The endwall 38 is generally flat and has a centrally located rib 44
which extends from the lower portion of the wire-receiving portion
of the cavity towards the wire-receiving face 16. This rib is
convergently tapered at its upper end 46 as viewed in FIG. 2, and
provides a shoulder surface 48 which is parallel to the
wire-receiving face 16 and spaced inwardly therefrom. As will be
explained below, this shoulder surface 48 and the sides 47 of the
rib serve to support, and maintain the position of, a terminal in
the housing during insertion of a wire into the terminal. The lower
portion 50 of the rib 44 is relatively wider than the upper portion
and merges at shoulder 52 with, and is coplanar with, one endwall
57 of the receptacle portion 34 of the cavity. A channel or groove
43 is provided above the shoulder 52 by one side 47 of the rib 44
and the internal sidewall 42.
An additional channel or groove 54 is provided in each internal
endwall beside the lower portion of the rib 44 adjacent to sidewall
56 and that this channel extends downwardly in the endwall of the
receptacle portion to the lower end 74 of the cavity. The sidewalls
56, 58 of the receptacle portion are proximate to the external
sidewalls 20, 22 and merge at the transition section with the
internal sidewalls 40, 42 of the wire-receiving portion.
The transition section 32 is defined by an upwardly facing surface
60 adjacent to the internal sidewall 40 and a ramp surface 62 which
extends to the sidewall 56 of the receptacle portion. A shoulder 64
and ramp 66 are also provided on the sidewall 42 and the ramp
merges with the surface 42 as shown in FIG. 3. An opening 72 is
provided in the sidewall 22 for reception of the wire which is
connected to the terminal as described below, the lower end of this
opening 72 being coplanar with the shoulder 60 which extends from
the internal sidewall 40.
External ribs which extend toward the wire-receiving face are
provided on the sidewall 22 and the upper ends of these ribs are
generally arrow shaped as shown at 78. The trailing edges 82 of
adjacent arrow-like portions provide a constriction in the form of
a one way gate which permits a wire to move downwardly into the
terminal in the associated cavity but which prevent upward movement
of the wire. These arrow-like members also serve as a strain relief
for the wire when an upward tensile pull is applied to it.
An opening 68 is provided in the sidewall 20 and communicates with
the receptacle portion 34 of the cavity. This opening receives a
retention lance in the terminal and prevents upward movement of the
terminal from the cavity after it has been inserted. A square post
receiving opening extends through the mating face 18 and intersects
the inner end 74 of the cavity as shown in FIG. 2.

* [The input]

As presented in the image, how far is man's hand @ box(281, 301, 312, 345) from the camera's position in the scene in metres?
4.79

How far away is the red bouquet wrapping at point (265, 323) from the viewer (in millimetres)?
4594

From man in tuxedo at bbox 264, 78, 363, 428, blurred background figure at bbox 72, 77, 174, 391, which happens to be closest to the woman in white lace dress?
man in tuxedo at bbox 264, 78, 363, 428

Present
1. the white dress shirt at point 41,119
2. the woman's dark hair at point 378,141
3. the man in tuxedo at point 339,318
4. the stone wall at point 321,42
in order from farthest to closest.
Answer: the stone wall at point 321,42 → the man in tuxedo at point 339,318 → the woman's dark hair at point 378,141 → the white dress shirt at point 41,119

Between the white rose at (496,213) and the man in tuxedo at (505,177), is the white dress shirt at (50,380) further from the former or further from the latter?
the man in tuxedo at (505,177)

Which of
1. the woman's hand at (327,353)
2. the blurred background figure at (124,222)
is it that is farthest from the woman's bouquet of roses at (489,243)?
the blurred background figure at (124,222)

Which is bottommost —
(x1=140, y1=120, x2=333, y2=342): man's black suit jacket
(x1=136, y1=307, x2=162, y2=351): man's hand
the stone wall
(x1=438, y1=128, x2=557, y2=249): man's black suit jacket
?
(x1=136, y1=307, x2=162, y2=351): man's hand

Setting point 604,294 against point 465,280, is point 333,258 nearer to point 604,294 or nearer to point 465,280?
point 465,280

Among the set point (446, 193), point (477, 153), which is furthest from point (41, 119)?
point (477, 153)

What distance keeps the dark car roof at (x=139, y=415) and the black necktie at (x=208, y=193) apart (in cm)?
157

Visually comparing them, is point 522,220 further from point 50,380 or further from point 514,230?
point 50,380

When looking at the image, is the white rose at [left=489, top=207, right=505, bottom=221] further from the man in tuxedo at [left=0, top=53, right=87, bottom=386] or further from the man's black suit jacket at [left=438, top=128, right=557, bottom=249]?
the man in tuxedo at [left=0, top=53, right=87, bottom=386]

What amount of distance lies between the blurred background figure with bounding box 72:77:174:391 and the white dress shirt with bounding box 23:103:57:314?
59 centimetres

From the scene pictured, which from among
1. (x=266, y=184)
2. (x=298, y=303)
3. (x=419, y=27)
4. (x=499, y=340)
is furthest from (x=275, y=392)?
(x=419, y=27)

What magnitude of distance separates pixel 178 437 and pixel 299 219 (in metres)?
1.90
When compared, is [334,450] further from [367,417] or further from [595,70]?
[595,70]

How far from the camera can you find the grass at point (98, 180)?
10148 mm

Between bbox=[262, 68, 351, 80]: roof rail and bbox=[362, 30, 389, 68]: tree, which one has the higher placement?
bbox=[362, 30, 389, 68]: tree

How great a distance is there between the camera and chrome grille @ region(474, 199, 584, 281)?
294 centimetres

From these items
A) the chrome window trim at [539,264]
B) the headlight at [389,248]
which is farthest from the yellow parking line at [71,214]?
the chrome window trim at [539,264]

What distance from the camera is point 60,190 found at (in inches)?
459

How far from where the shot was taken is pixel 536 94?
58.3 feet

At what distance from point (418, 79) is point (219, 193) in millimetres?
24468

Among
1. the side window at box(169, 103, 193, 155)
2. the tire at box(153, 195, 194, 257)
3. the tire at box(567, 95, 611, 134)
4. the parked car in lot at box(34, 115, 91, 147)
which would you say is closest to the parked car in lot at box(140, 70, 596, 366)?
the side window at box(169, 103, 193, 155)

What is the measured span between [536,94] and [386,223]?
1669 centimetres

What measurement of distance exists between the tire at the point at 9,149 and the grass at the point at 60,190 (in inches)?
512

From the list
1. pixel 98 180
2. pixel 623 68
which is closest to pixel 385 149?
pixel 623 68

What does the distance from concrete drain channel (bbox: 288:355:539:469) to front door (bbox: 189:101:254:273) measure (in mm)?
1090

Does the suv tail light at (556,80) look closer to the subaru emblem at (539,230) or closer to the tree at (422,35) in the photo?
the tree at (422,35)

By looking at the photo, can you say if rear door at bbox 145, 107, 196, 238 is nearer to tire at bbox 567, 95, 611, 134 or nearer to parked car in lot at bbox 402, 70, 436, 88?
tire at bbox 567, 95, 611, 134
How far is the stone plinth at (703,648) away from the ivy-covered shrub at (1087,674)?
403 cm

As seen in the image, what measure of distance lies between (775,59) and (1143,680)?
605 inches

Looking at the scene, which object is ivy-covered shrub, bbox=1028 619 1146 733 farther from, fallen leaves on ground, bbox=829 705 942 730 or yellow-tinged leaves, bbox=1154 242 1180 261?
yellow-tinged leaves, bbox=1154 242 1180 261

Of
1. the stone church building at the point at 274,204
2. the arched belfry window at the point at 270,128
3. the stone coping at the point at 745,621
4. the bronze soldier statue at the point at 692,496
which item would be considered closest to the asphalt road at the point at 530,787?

* [What you will do]
1. Gather every line of the records that contains the string "figure", treating case as significant.
2. Extend the connector housing description past its final sentence.

* [Written answers]
1.
From man in tuxedo at bbox 264, 78, 363, 428, blurred background figure at bbox 72, 77, 174, 391, which happens to be closest to the woman in white lace dress?
2. the blurred background figure at (124,222)
the blurred background figure at (124,222)
What amount of distance lies between the blurred background figure with bounding box 72:77:174:391 and the white dress shirt with bounding box 23:103:57:314?

2.
The individual terminals 14 comprise essentially an elongated strip
of sheet metal which is reversely folded about its midpoint to
provide two contact arms 100, 102, which constitute the receptacle
portion of the terminal, the two spaced-apart plate members 88, 90
which constitute the wire-receiving portion 84 of the terminal. The
wire-receiving plates 88, 90 are connected by a bight comprising
spaced-apart relatively narrow strap members 92, 92' between which
the wire is moved when the wire is connected to the terminal. Each
plate member 88, 90 has a wire-receiving slot 94 and the upper ends
of these slots merge with transition ramps 96 which extend
laterally obliquely to the strap members 92, 92' so that a
relatively wide opening is provided in the upper end of the
terminal for the wire and wire will be guided between ramps 96 into
the slots 94. If desired, U-shaped embossments 98 may be provided
on the plate members to strengthen and stiffen them, particularly
if the terminal is produced from relatively thin stock metal.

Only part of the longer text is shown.